POIN PENTING REVISI – Sebelumnya, Menteri Dalam Negeri (Mendagri) Tjahjo Kumolo telah mengisyaratkan beberapa poin penting usulan pemerintah yang akan dimasukkan dalam revisi UU Pilkada tahun 2016 mendatang. Diantaranya adalah aturan calon tunggal yang saat ini masih mengacu pada putusan MK Nomor: 100/PUU-XIII/2015 dan anggaran kampanye.

Menurut Tjahjo, memasukkan poin diperbolehkannya calon tunggal untuk ikut serta dalam Pilkada ke dalam UU Pilkada adalah salah satu prioritas yang harus dilakukan. Ini dinilai penting guna menghindari potensi ‘pemborongan’ partai politik terhadap salah satu pasangan calon di suatu daerah.

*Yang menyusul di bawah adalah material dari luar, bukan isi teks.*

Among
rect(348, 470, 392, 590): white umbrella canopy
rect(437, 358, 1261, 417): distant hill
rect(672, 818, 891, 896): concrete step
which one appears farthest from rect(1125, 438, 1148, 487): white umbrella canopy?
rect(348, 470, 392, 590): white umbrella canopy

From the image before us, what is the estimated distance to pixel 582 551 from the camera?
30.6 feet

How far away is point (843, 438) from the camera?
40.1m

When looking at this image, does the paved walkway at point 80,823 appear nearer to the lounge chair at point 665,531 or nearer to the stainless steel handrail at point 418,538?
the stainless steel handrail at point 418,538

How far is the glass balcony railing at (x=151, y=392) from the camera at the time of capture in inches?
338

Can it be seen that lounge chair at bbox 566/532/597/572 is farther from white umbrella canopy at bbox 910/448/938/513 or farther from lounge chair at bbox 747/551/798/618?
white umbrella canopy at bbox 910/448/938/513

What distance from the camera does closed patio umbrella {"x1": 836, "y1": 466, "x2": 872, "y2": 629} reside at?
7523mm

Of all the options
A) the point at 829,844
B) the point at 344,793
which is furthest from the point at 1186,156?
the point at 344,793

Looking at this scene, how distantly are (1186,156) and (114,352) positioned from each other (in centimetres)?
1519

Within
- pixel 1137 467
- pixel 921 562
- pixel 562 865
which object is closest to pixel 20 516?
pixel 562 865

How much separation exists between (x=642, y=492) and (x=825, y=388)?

"Mekanisme calon tunggal ini harus diperjelas di dalam UU Pilkada akan datang agar polemik calon boneka saat Pilkada dapat diselesaikan," kata Tjahjo Kumolo di Gedung Mendagri, Jakarta Pusat, Selasa (15/12) lalu.

Hal itu juga diamini oleh salah satu komisioner KPU Haddar Nafis Gumay. Dia mengatakan, memasukkan aturan calon tunggal ke dalam revisi UU Pilkada harus menjadi poin penting guna menjawab persoalan ditengah-tengah masyarakat yang mungkin akan terjadi di waktu mendatang.

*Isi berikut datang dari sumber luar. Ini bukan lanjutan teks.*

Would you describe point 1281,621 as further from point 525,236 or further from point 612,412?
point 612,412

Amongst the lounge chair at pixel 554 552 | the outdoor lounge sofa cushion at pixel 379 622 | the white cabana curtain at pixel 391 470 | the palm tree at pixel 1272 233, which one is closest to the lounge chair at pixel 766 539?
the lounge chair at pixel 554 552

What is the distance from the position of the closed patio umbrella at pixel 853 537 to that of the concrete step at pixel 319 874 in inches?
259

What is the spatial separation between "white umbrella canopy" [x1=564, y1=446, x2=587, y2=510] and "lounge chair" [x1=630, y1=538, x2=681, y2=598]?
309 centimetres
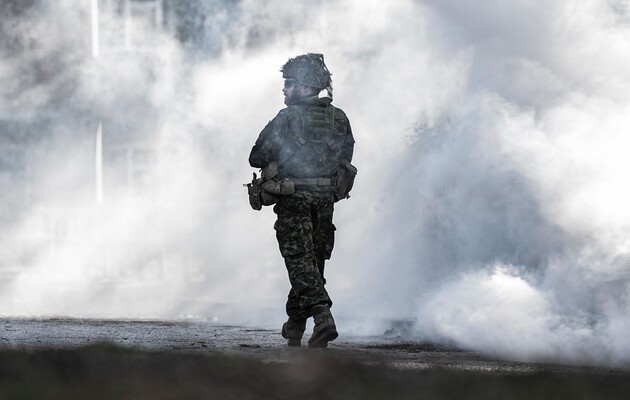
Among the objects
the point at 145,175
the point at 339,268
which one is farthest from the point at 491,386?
the point at 145,175

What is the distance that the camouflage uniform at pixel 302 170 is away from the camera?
894 cm

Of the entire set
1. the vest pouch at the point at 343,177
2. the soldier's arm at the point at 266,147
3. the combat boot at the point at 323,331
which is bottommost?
the combat boot at the point at 323,331

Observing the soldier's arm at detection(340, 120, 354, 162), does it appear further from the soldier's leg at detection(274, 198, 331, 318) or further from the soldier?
the soldier's leg at detection(274, 198, 331, 318)

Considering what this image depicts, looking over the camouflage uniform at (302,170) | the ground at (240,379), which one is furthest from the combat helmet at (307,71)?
the ground at (240,379)

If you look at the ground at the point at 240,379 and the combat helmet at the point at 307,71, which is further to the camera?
the combat helmet at the point at 307,71

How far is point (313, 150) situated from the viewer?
9.03m

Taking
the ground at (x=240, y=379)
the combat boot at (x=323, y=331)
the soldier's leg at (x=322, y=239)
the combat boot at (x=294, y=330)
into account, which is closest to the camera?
the ground at (x=240, y=379)

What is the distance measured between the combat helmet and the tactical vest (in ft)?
0.52

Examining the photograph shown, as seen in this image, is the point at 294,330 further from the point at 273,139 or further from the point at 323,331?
the point at 273,139

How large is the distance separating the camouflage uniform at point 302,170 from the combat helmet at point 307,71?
112 millimetres

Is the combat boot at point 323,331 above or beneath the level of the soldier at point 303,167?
beneath

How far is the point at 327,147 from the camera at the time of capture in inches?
358

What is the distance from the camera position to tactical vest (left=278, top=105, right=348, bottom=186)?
8961 millimetres

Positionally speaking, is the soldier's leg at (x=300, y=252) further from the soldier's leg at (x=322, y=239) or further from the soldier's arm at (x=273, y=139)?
the soldier's arm at (x=273, y=139)
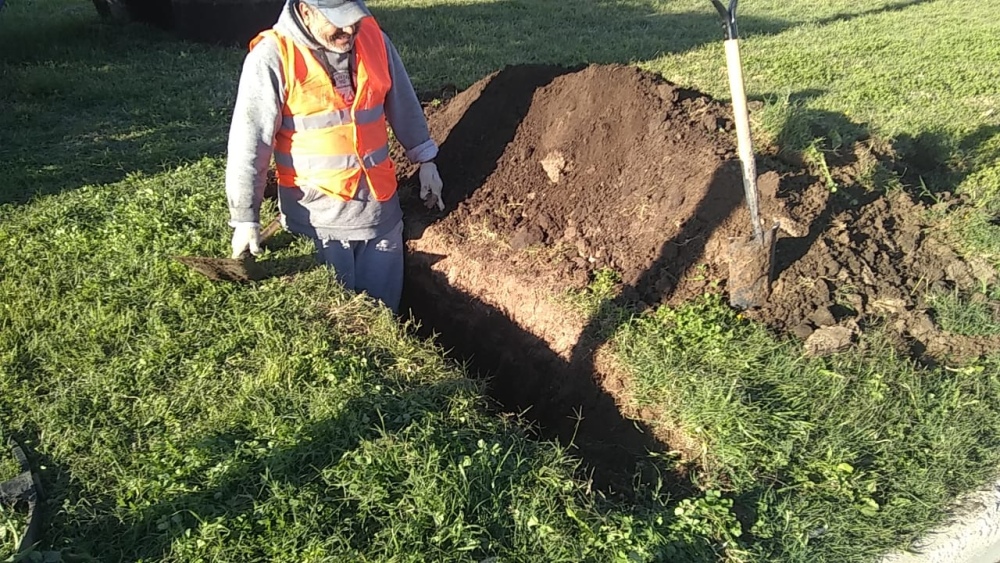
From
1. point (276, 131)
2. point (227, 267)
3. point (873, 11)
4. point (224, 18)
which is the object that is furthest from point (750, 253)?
point (873, 11)

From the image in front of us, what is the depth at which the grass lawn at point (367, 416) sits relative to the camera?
262 cm

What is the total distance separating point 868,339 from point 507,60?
19.5ft

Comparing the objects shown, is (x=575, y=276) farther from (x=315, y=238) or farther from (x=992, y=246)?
(x=992, y=246)

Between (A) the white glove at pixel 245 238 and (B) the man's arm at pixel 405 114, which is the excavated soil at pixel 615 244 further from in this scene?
(A) the white glove at pixel 245 238

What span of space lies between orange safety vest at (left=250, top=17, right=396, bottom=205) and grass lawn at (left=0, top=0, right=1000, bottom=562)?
57 cm

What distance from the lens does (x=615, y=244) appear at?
14.0 feet

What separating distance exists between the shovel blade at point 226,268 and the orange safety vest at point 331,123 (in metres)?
0.50

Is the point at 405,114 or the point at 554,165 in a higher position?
the point at 405,114

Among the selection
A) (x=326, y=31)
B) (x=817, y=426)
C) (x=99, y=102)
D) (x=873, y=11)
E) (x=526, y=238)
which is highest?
(x=873, y=11)

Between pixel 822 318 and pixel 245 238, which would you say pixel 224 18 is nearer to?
pixel 245 238

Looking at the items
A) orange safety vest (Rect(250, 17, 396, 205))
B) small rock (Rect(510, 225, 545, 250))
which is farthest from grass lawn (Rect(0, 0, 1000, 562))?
small rock (Rect(510, 225, 545, 250))

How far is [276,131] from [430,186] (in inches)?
48.5

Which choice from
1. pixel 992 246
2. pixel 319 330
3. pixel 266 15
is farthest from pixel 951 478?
pixel 266 15

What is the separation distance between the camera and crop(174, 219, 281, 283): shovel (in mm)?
3816
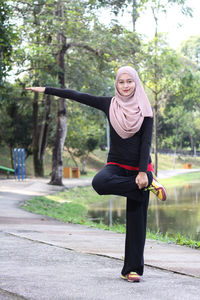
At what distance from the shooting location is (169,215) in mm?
16172

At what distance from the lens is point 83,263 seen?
563 centimetres

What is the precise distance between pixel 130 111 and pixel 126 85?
24cm

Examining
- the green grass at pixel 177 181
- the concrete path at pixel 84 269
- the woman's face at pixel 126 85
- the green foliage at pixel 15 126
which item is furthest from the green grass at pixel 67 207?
the green foliage at pixel 15 126

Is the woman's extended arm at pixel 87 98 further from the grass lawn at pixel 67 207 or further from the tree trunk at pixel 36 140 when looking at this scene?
the tree trunk at pixel 36 140

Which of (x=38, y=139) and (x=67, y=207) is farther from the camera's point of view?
(x=38, y=139)

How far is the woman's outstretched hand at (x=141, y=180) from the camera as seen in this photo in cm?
455

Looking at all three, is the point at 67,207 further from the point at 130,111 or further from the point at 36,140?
the point at 36,140

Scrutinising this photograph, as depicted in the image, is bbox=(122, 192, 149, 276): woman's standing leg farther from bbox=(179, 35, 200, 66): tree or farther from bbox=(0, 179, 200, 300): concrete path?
bbox=(179, 35, 200, 66): tree

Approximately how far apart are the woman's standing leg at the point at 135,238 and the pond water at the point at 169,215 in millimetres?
6195

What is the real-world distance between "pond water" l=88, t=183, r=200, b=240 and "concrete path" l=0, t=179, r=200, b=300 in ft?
13.1

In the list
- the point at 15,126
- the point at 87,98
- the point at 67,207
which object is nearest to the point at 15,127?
the point at 15,126

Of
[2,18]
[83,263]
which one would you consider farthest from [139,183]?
[2,18]

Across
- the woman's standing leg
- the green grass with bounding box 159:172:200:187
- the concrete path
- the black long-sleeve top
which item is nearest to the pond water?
the concrete path

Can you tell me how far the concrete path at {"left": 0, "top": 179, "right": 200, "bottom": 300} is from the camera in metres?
4.24
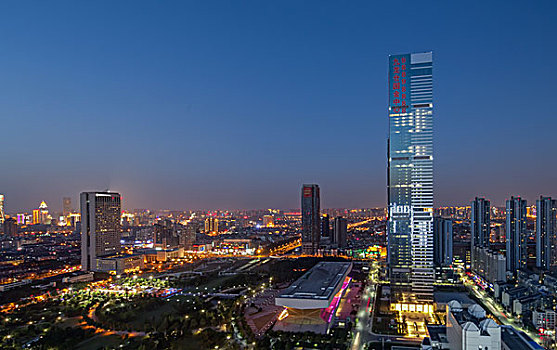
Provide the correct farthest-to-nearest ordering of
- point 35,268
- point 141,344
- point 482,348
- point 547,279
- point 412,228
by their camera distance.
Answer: point 35,268 < point 547,279 < point 412,228 < point 141,344 < point 482,348

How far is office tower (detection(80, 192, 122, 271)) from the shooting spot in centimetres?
2966

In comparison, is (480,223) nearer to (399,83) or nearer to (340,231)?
(340,231)

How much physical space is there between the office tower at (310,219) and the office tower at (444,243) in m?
11.7

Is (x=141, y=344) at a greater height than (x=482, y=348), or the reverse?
(x=482, y=348)

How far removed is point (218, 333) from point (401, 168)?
1082 centimetres

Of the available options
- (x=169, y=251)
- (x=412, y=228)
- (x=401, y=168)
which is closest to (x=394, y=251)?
(x=412, y=228)

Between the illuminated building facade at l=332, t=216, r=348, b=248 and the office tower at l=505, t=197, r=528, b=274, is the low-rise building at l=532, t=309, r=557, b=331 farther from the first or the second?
the illuminated building facade at l=332, t=216, r=348, b=248

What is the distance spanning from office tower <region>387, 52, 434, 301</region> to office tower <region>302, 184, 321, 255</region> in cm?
1798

Menurutnya putusan MK yang memperbolehkan calon tunggal untuk ikut serta dalam pelaksanaan Pilkada ini adalah sebuah putusan yang pertama kali dalam sejarah pemilu di Indonesia. Karena itu, KPU selaku penyelenggara sekalipun masih belum memiliki penjelasan peraturan yang detail terkait dengan calon tunggal, harus melaksanakan amanat MK tersebut.

"Sebaiknya revisi UU Pilkada bisa selesai Maret 2016, karena persiapan kami setelahnya minimal tiga bulan untuk pilkada berikutnya tahun 2017," kata Hadar penuh harap saat ditemui di Gedung KPU, Jakarta Pusat, Rabu (30/12).

Ia menambahkan, KPU hingga saat ini tidak bisa membuat Peraturan Komisi Pemilihan Umum (PKPU) terkait dengan peraturan calon tunggal tersebut. Alasannya, untuk membuat PKPU, KPU harus merujuk pada peraturan yang lebih tinggi, yaitu Undang-Undang. Sementara UU Pilkada Nomor 8 tahun 2015 belum mengatur tentang calon tunggal tersebut.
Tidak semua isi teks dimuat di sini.